What matters is that when you start expanding the list of crimes one can lose their gun rights for, even if only temporarily, then that list will grow.
No one is going to defend domestic abusers and proponents of the bill know that. They know no one wants to speak out and defend such people. Look at the defenses of the Rahimi case, for a prime illustration of it. None of us who wrote on the topic defended Rahimi himself. We only took issue with the way his gun rights were taken from him and how that could be used against someone who isn’t a scumbag.
But it won’t stop with them.
We’ve already seen states try this with people convicted of DUIs. We’ll likely see it with other misdemeanors.
Yet one question no one has ever answered is why, if this crime is so heinous, would it not be a felony in the first place? After all, as noted previously, few people think violent felons should also have the right to keep and bear arms. Why not just make this particular crime a felony, then it’s not a Second Amendment issue at all.

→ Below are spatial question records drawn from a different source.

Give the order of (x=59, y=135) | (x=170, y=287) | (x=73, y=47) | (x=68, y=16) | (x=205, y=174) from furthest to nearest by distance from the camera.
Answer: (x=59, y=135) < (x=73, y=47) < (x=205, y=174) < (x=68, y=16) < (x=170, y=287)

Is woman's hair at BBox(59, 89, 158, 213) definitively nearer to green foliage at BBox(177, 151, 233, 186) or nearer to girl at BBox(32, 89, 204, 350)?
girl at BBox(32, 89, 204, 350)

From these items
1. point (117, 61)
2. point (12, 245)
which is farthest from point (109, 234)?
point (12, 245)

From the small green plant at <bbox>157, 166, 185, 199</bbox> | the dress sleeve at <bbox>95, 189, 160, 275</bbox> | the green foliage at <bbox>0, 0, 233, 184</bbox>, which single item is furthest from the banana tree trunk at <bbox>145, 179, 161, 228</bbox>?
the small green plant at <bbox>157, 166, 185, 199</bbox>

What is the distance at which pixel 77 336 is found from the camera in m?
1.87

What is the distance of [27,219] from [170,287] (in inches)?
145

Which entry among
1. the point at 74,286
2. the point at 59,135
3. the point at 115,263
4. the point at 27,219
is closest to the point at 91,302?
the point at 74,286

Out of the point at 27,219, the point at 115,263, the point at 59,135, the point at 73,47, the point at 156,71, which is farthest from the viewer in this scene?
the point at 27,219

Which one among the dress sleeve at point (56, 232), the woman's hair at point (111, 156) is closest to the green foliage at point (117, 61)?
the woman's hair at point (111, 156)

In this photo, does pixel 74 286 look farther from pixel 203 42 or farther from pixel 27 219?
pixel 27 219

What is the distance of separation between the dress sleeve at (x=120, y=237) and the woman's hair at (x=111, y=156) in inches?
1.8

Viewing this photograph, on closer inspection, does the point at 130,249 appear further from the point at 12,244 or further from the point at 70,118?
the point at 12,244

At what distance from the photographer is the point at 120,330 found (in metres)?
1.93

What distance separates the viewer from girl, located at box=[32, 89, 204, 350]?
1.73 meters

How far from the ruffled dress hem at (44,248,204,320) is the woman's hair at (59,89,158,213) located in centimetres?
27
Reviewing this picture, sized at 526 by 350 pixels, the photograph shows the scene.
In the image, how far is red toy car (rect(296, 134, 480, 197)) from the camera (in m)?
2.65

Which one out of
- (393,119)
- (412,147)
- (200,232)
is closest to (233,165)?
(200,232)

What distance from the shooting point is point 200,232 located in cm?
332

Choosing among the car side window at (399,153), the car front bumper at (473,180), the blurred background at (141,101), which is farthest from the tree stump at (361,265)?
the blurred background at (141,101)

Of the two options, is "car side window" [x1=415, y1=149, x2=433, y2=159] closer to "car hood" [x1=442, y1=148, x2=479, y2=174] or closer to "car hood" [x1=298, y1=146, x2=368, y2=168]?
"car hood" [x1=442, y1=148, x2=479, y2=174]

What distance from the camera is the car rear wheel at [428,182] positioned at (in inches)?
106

One potential answer is that prosecutors plea bargain down felonies to misdemeanors, which is why they figure this kind of law is needed.
Which is funny because the prosecutors most likely to do that are often the same that won’t prosecute for much of anything in the first place, the same kind that have likely led to our cities becoming dystopian hellholes.
The depressing thing is that this bill will likely pass and even survive legal challenge, at least up to a point. How many people will be disarmed who don’t really represent a threat, all while the truly dangerous people aren’t stopped by gun control?